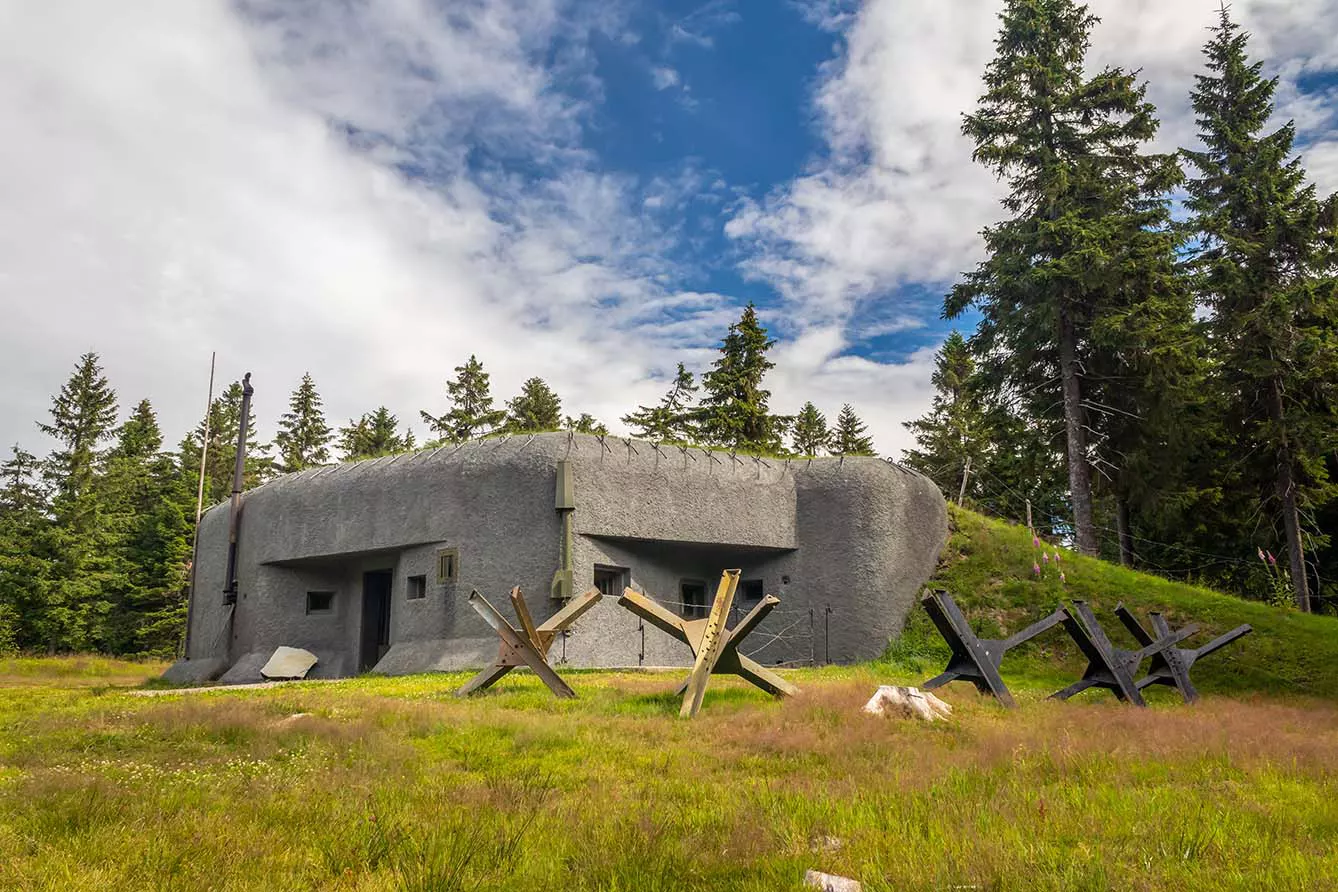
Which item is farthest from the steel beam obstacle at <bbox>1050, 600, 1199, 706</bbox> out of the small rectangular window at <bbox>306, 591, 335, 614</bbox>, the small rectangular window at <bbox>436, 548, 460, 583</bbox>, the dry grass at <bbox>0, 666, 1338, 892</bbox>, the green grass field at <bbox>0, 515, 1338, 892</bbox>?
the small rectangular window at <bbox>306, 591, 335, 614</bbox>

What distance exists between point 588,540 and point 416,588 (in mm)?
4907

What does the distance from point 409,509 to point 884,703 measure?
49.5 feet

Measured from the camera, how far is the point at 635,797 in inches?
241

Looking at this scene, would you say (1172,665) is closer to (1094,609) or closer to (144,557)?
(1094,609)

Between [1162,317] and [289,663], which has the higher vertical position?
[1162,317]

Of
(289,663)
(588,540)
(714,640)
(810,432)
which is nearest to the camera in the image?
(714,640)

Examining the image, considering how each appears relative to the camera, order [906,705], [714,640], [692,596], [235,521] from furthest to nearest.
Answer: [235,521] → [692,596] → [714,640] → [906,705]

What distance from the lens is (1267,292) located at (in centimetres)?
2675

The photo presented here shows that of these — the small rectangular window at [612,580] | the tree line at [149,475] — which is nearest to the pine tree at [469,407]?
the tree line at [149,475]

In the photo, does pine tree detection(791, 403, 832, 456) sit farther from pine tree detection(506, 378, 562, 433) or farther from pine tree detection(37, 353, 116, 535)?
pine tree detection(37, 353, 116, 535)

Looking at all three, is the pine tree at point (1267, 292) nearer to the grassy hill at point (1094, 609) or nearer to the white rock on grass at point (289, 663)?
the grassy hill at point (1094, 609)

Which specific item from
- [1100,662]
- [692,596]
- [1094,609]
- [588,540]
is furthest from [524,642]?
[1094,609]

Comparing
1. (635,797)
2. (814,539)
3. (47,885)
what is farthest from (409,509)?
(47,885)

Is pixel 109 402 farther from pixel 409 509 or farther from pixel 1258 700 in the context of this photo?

•••••

**Challenge**:
Rewrite all the items above with every "camera" changed to "viewer" and everything else unchanged. Leave out the pictures.

**Output below**:
Which item is farthest from the steel beam obstacle at <bbox>1050, 600, 1199, 706</bbox> out of the small rectangular window at <bbox>306, 591, 335, 614</bbox>, the small rectangular window at <bbox>436, 548, 460, 583</bbox>, the dry grass at <bbox>0, 666, 1338, 892</bbox>, the green grass field at <bbox>0, 515, 1338, 892</bbox>?
the small rectangular window at <bbox>306, 591, 335, 614</bbox>

What distance exists between point 588,540 and point 416,588 (in mm)?
4907

What does the distance from point 409,509 to point 884,703 measure?
49.5 feet

Measured from the viewer, how far is the point at 635,797 in inches?
241

Looking at this scene, would you say (1172,665) is closer to (1094,609) or closer to (144,557)?
(1094,609)

Between [1162,317] and [289,663], which has the higher vertical position?
[1162,317]

Of
(289,663)
(588,540)
(714,640)
(810,432)
which is nearest to the viewer in the image?
(714,640)

Examining the image, considering how each appears relative to the viewer, order [906,705], [714,640], [692,596], [235,521] from furthest to nearest.
Answer: [235,521] → [692,596] → [714,640] → [906,705]

What distance from the lens is (1267,292) located at (in centimetres)?
2675

The photo presented here shows that of these — the small rectangular window at [612,580] | the tree line at [149,475] — which is nearest to the pine tree at [469,407]?
the tree line at [149,475]

In the photo, does pine tree detection(791, 403, 832, 456) sit farther from pine tree detection(506, 378, 562, 433) or farther from pine tree detection(37, 353, 116, 535)?
pine tree detection(37, 353, 116, 535)

Looking at all three, is the pine tree at point (1267, 292) nearer to the grassy hill at point (1094, 609) or nearer to the white rock on grass at point (289, 663)?
the grassy hill at point (1094, 609)

Which specific item from
- [1100,662]
- [692,596]
- [1094,609]
- [588,540]
is furthest from [524,642]?
[1094,609]

Comparing
1. (635,797)
2. (814,539)
3. (47,885)
what is farthest from (409,509)?
(47,885)

Is pixel 109 402 farther from pixel 409 509 or farther from pixel 1258 700 in the context of this photo?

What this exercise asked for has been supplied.